This section is empty.

Variables

This section is empty.

Functions

func BlockDiag

func BlockDiag(mats ...*mat.Dense) (b *mat.Dense)

BlockDiag creates a block diagonal matrix with the provided matrices running along its diagonal.

func DenseValues

func DenseValues(d *mat.Dense) (data []float64)

DenseValues extracts the row-major data from the provided dense matrix.

func Diag

func Diag(v []float64) (d []float64)

Diag returns the corresponding diagonal square matrix values given diag values.

func Eye

func Eye(r int) (m *mat.Dense, err error)

Eye returns the dimension r identity matrix.

func Harmonics

func Harmonics(min, max float64) []float64

Harmonics provides a consistent method for generating fourier harmonics for a stream, it does so by splitting harmonics into powers of 10.

Types

type Deterministic

type Deterministic struct {
	*mv.Normal
}

Deterministic is the type against which we apply deterministic model updates.

func NewDeterministic

func NewDeterministic(period float64) (d *Deterministic)

NewDeterministic creates and returns a Deterministic with a proper state prior.

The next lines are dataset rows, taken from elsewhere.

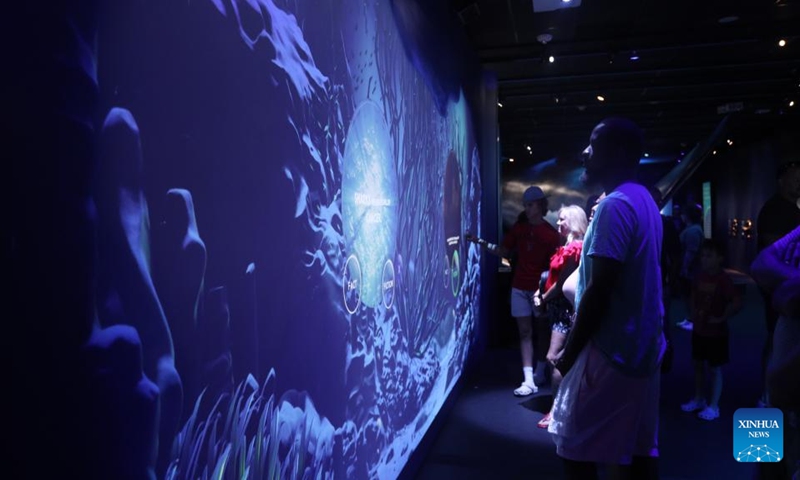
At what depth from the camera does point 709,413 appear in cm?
408

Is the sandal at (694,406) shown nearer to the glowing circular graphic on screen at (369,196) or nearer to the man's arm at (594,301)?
the man's arm at (594,301)

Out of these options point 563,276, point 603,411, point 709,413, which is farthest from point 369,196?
point 709,413

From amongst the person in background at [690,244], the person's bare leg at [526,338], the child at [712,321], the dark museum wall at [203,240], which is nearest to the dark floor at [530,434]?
the child at [712,321]

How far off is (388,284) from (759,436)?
2.08m

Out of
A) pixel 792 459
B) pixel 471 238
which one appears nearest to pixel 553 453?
pixel 792 459

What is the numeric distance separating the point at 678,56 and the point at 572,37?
1.75 meters

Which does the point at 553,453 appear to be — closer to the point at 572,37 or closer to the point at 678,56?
the point at 572,37

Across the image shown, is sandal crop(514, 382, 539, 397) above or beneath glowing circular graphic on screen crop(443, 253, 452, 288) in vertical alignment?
beneath

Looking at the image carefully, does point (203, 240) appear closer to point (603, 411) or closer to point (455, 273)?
point (603, 411)

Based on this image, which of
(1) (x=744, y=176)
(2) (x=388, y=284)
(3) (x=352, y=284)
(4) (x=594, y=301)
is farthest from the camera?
(1) (x=744, y=176)

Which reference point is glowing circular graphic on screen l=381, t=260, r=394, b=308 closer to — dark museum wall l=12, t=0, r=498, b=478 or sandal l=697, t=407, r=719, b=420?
dark museum wall l=12, t=0, r=498, b=478

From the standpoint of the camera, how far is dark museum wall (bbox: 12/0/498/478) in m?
0.81

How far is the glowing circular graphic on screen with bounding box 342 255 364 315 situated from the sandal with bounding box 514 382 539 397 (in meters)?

func (*Deterministic) Forecast

func (d *Deterministic) Forecast(period float64, n int) (f []*uv.Normal)

Forecast returns a forecasted slice of normal RVs for this deterministic component.

func (*Deterministic) State

func (d *Deterministic) State() (k *kalman.State)

State returns the kalman filter State.

func (*Deterministic) System

func (d *Deterministic) System(noise, walk, period float64) (k *kalman.System)

System generates process and observation matrices for this linear system.

func (*Deterministic) Update

func (d *Deterministic) Update(noise, walk, period, val float64) (resid float64, err error)

Update performs a filter step against the deterministic state.

type History

type History []float64

History contains the last two observations for this stream, it is required to do covariance estimation in real time.

func (History) Update

func (h History) Update(v float64)

Update shifts the history one place down and adds a new value.

type Model

type Model struct {
	Deterministic *Deterministic
	Stochastic    *Stochastic
	RCE           *RCE
}

Model stores dynamic state about a stream.

func New

func New(period float64) (m *Model)

New initialises a model given a stream period.

func (*Model) Forecast

func (m *Model) Forecast(period float64, n int) (f []*uv.Normal)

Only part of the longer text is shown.